Gezien de inhoud van de brief van 9 februari 2013 heeft de Landsbemiddelaar met de toezending ervan aan Westin slechts beoogd toepassing te geven aan dit wettelijk voorschrift. De bewoordingen van dit voorschrift duiden erop dat de Landsbemiddelaar geen andere keuze heeft dan het doen van een schriftelijke mededeling, indien een verzoek tot het houden van een referendum, afkomstig van een vakvereniging of werkgever bij hem is ingekomen. Dat de Landsbemiddelaar bij ontvangst van een verzoek tot het houden van een referendum is gehouden tot het doen van een schriftelijke mededeling daarvan, volgt ook uit de zeer korte termijn van achtenveertig uur die hem daarvoor is gegund. Die termijn wijst erop dat de Landsbemiddelaar op dat moment nog geen inhoudelijk standpunt behoeft in te nemen omtrent de vraag of het verzoek voor inwilliging vatbaar is. Gelet hierop kan aan het doen van de mededeling – anders dan Westin meent – geen enkele conclusie worden verbonden omtrent het standpunt van de Landsbemiddelaar over het al dan niet doorgang vinden van het referendum.

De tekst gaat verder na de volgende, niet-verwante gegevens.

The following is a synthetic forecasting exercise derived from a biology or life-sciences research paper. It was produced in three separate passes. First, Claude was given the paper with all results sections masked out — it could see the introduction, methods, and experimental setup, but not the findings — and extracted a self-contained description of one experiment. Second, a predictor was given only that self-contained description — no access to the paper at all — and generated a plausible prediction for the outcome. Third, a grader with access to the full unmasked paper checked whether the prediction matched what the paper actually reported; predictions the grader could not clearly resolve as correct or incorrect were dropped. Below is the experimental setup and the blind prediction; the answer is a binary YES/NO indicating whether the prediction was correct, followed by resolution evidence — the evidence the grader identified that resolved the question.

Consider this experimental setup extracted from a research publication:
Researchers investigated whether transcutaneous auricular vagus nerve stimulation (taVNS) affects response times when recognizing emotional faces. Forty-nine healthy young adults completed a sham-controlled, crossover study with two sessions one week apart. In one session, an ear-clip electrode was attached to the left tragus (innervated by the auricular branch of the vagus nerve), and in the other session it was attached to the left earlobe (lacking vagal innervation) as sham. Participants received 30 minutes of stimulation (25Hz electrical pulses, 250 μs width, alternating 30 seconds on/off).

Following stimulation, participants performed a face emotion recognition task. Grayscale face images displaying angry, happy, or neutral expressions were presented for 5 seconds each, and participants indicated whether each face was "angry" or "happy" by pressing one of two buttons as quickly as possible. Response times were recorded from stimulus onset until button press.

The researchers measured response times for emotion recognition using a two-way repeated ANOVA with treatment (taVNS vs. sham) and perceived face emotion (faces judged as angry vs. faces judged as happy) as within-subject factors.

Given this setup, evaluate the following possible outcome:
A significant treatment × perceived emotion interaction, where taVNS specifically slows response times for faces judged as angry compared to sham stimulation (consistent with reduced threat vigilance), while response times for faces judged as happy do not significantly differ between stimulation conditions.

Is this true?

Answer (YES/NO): NO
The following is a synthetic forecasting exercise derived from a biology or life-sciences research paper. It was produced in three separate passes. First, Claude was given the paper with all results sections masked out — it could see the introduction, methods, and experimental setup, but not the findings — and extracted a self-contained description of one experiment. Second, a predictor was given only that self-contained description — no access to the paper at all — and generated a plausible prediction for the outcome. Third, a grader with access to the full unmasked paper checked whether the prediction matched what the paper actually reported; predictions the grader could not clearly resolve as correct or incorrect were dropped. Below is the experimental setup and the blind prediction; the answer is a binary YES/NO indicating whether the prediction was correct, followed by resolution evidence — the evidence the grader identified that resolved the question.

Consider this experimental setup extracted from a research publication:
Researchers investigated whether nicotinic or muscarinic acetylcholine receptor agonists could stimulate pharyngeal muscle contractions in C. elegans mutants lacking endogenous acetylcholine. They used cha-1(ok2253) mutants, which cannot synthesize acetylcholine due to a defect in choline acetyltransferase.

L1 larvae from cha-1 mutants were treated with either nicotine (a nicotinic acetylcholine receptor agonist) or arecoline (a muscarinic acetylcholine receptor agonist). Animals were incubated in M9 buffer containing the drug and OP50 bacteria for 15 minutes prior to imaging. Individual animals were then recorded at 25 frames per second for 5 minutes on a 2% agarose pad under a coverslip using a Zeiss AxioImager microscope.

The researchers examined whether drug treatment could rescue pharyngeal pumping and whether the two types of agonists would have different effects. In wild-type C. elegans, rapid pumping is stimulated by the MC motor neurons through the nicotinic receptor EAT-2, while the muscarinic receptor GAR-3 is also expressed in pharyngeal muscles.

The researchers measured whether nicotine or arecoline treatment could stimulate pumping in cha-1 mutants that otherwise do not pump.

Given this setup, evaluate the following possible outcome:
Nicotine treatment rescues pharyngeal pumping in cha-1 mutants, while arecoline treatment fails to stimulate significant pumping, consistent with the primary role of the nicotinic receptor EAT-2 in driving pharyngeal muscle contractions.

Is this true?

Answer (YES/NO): NO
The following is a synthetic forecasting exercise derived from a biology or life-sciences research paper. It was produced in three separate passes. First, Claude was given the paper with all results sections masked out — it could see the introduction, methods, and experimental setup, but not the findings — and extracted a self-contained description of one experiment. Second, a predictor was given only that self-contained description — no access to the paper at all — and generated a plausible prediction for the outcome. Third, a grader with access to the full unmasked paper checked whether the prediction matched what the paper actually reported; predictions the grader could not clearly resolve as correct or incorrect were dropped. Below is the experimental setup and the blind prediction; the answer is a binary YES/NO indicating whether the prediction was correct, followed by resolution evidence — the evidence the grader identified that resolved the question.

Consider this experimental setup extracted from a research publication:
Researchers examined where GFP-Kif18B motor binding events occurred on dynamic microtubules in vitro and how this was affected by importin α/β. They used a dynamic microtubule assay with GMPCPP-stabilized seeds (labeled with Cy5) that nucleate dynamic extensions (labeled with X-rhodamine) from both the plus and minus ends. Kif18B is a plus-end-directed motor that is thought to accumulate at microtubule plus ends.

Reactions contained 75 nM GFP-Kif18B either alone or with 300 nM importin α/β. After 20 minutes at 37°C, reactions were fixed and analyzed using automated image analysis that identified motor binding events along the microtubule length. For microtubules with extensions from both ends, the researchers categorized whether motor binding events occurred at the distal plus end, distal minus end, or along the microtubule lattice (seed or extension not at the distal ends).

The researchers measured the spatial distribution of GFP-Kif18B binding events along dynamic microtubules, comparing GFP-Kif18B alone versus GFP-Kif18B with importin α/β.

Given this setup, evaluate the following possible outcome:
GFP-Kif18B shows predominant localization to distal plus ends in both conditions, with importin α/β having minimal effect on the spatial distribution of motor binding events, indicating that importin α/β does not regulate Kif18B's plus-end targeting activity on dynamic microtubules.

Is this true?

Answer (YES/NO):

Dat de Landsbemiddelaar in het onderhavige geval, ondanks zijn andersluidende verklaring, al wel heeft besloten dat het referendum doorgang zal vinden, heeft Westin niet aannemelijk gemaakt.
Het vorenstaande leidt reeds tot de conclusie dat van aan het Land toe te rekenen onrechtmatig handelen jegens Westin door de Landsbemiddelaar of een dreiging van een dergelijk handelen niet is gebleken.
De vordering moet worden afgewezen.
4.6
Westin zal als de in het ongelijk gestelde partij worden veroordeeld in de proceskosten, tot op heden aan de zijde van het Land begroot op: nihil.

5.DE UITSPRAAK

De rechter in dit gerecht, recht doende in kort geding:
wijst de vordering af;
veroordeelt Westin in de kosten van deze procedure, tot op heden aan de zijde van het Land begroot op: nihil.
Dit vonnis is gewezen door mr. W.C.E. Winfield, rechter, en is uitgesproken ter openbare terechtzitting op woensdag 27 maart 2013 in tegenwoordigheid van de griffier.